WRITTEN PROBLEM
Your task is to extract the lines from the one holding "Looking at the" through the end of the material. Set them down exactly and add nothing.

DATA EXCERPTS
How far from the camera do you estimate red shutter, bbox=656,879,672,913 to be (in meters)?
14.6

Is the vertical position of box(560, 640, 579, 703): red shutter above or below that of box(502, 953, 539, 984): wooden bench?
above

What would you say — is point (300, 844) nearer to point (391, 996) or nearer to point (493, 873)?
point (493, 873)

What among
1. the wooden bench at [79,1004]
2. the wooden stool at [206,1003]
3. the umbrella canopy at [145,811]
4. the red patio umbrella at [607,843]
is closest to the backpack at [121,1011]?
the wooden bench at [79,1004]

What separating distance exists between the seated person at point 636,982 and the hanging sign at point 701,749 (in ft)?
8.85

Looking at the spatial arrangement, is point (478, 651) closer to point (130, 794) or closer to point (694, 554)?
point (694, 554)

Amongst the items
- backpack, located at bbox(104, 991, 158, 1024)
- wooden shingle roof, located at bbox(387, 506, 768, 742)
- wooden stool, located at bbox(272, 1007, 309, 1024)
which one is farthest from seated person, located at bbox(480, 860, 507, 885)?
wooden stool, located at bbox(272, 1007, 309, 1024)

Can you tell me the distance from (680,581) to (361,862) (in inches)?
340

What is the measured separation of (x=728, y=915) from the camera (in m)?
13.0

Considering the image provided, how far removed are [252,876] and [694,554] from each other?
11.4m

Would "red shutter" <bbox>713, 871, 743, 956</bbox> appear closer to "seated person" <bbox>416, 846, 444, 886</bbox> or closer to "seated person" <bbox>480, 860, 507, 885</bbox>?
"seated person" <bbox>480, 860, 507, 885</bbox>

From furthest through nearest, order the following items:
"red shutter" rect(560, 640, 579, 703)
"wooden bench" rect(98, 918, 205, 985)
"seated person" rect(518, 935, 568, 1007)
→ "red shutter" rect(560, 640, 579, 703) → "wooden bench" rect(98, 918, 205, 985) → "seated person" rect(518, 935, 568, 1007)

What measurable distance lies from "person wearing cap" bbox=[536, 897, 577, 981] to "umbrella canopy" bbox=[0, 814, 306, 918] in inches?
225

EXERCISE SOLUTION
Looking at the spatial arrangement, is point (478, 651) closer to point (130, 794) or closer to point (694, 554)?
point (694, 554)

Amongst the items
- backpack, located at bbox(104, 991, 158, 1024)
- wooden shingle roof, located at bbox(387, 506, 768, 742)
- wooden stool, located at bbox(272, 1007, 309, 1024)
which one is farthest from seated person, located at bbox(480, 860, 507, 885)?
wooden stool, located at bbox(272, 1007, 309, 1024)

Can you tell me the distance from (680,581) to (361,862) (in inches)?
340

What is the measured separation of (x=728, y=915) from the camera (in m)?
13.0

Considering the image provided, how far removed are [252,876] and [694,554] from each other?
11.4m

Would "red shutter" <bbox>713, 871, 743, 956</bbox> appear closer to "seated person" <bbox>416, 846, 444, 886</bbox> or closer to "seated person" <bbox>480, 860, 507, 885</bbox>?
"seated person" <bbox>480, 860, 507, 885</bbox>

From furthest through nearest, order the following items:
"red shutter" rect(560, 640, 579, 703)
"wooden bench" rect(98, 918, 205, 985)
"seated person" rect(518, 935, 568, 1007)
→ "red shutter" rect(560, 640, 579, 703) → "wooden bench" rect(98, 918, 205, 985) → "seated person" rect(518, 935, 568, 1007)

What measurable distance lies from "person wearing cap" bbox=[536, 897, 577, 981] to "umbrella canopy" bbox=[0, 814, 306, 918] in inches?
225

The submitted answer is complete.